Recently, researchers at NVIDIA and MIT have come up with a new type of GAN, vid2vid, which primarily addresses this problem by explicitly incorporating how things seem to be moving within the video, in order to continue this motion in future frames. (In addition, they follow previous work, which uses a multi-resolution approach for generating high resolution images). This is done by calculating the optical flow of the image, which is a classic computer vision method that simply has not been incorporated into such a model until now.
The results are quite staggering (we highly recommend watching their release video). With the model you can create dashboard camera footage from the initial segmentation frame (allowing you to change the type and shape of objects in the frame by simply drawing in the corresponding color); it’s even possible to create realistic looking dance videos from pose information. It’s interesting to see this new method as compared with previous methods, to really get a sense of how important this additional temporal information is for making realistic results.

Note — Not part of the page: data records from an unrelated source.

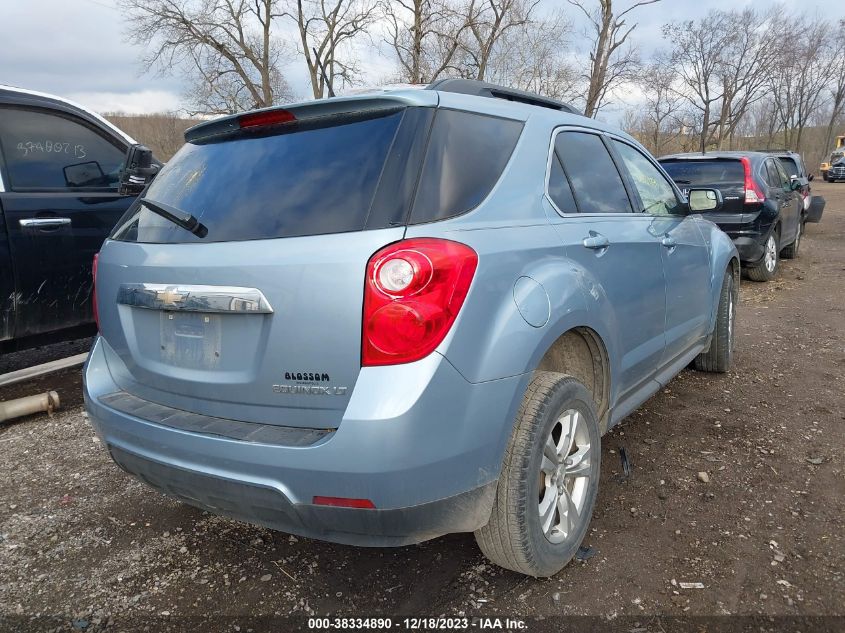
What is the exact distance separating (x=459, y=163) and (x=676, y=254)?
1.93 meters

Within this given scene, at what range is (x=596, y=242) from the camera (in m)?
2.58

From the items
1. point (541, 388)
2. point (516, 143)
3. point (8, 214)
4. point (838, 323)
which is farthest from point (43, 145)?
point (838, 323)

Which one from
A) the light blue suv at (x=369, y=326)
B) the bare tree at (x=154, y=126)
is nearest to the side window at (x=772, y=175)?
the light blue suv at (x=369, y=326)

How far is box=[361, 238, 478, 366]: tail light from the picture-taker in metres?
1.75

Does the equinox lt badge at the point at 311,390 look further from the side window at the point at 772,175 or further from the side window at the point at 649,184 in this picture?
the side window at the point at 772,175

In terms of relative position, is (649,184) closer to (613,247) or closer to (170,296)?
(613,247)

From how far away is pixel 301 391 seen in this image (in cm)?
183

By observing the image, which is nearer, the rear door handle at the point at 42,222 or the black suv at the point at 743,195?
the rear door handle at the point at 42,222

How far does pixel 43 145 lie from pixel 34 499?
259cm

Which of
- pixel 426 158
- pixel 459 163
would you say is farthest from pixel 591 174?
pixel 426 158

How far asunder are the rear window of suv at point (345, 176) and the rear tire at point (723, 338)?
112 inches

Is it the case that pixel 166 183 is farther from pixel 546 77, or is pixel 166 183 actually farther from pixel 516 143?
pixel 546 77

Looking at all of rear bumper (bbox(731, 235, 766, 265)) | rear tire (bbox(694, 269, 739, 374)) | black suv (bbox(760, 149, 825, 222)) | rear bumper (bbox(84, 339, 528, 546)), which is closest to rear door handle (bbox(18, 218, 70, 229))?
rear bumper (bbox(84, 339, 528, 546))

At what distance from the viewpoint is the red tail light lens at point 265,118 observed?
7.29ft
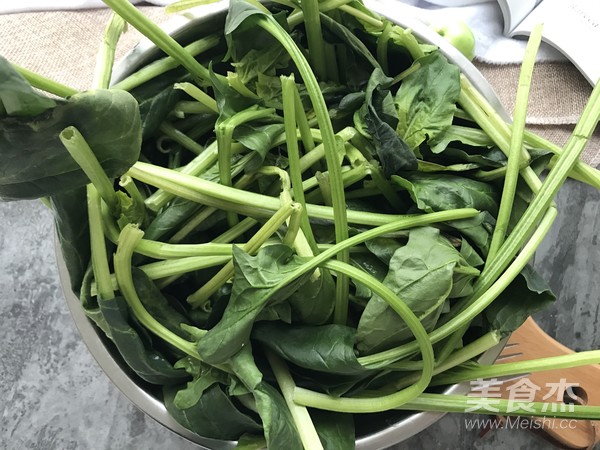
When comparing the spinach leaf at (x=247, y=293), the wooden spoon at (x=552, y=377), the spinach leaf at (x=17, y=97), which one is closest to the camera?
the spinach leaf at (x=17, y=97)

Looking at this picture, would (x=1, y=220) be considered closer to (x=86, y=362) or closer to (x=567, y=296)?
(x=86, y=362)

These high quality results are quite exciting and are groundbreaking work in the field of video generation. From applications in generating synthetic training data to use in creative projects, the vid2vid model itself is instantly applicable.
Even more interesting is how the field as a whole will learn from this research and start finding ways to incorporate other classic algorithms into neural networks. Just as conv-nets explicitly encoded the two dimensional understanding we have for images into models so that they can more quickly and accurately learn how to work with that data, this method explicitly encodes our understanding of how frames of a video flow from one to another (albeit this was much trickier to do than the conv-net example!). We’re interested in seeing what other algorithms will be incorporated into neural networks like this and what capabilities these models will have.